Превращение церкви из орудия господства феодалов в орудие господства дво­рянского государства получило свое завершение в XVII в., когда после смуты дворянство окончательно захватило руководящее положение в Московском госу­дарстве и преобразовало его сообразно со своими ин­тересами. Эта перемена коснулась и церкви. Нет ниче­го более ошибочного, чем взгляд, будто так называе­мый патриарший период в истории русской церкви, совпадающий с XVII в., был эпохой особого могущест­ва и независимости церкви как таковой. Напротив, при­обретя новый, более ослепительный, чем раньше, внеш­ний блеск, церковь в области управления и даже куль­та превратилась, в сущности, в один из московских приказов; если в удельную эпоху князья церкви были действительно владетельными князьями, то теперь да­же сам патриарх вынужден был считаться с директи­вами и постоянным контролем со стороны царя и бояр­ской думы.

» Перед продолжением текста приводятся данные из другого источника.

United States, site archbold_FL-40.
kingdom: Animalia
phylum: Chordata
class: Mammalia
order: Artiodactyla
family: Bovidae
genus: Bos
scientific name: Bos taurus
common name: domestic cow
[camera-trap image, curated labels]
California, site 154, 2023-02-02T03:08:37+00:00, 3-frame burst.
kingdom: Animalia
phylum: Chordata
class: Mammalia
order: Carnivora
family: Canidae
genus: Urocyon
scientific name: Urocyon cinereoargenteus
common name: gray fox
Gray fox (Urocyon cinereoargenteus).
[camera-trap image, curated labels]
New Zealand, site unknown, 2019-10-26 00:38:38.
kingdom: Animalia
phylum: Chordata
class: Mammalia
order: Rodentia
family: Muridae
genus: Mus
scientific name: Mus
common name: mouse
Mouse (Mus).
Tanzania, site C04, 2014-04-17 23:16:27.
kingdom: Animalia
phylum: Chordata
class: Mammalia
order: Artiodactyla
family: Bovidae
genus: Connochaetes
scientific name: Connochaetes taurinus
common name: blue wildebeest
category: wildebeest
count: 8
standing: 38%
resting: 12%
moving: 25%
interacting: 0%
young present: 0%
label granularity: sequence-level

Это глубокое изменение в положении церкви имело под собою, конечно, соответствующее экономическое основание. Правда, абсолютные размеры церковных вотчин и численность церковных людей были и в XVII в. весьма внушительны: по приблизительному и скорее преуменьшенному, чем преувеличенному, расчету, пат­риарху, митрополитам и епископам принадлежало в конце XVII в. около 37 000 дворов, в которых числи­лось около 440 000 душ тяглого населения обоего пола, и, кроме того, значительные земли с значительным ко­личеством населения числились за монастырями, не входившими в число специально патриарших и епи­скопских монастырей. Но все же эта хозяйственная база в сравнении с хозяйственной базой дворянского государства представляется значительно более узкой. В то время как поместная система продвинулась на во­сток к Волге и за Волгу, на юг за Оку и на запад к Днепру, а также захватила частью и север, в то время как росли торгово-промышленные города и слободы, непосредственно эксплуатировавшиеся дворянским го­сударством, церковное и монастырское землевладение возрастало очень медленно, скованное ограничениями XVI в. Значительно возросли лишь патриаршие вотчи­ны в первой половине XVII в., но и то вследствие того случайного обстоятельства, что патриарх Филарет, отец царя Михаила, был фактическим царем и не попал фор­мально на царский престол только потому, что его во время Смуты Борис Годунов насильно постриг в монахи. Обрисованное соотношение сил между церковными и дворянскими мирами еще лучше иллюстрируется стати­стическими данными: если считать численность церков­ных людей максимально в 1000 000 душ, то эта цифра будет составлять лишь около 8% к общей численности населения, достигавшей в XVII в., по Милюкову, 12- 13 млн. Вполне естественно, что церковь в дворянском государстве не могла занять командующего положения и вынуждена была делиться с дворянством властью даже в своей собственной области.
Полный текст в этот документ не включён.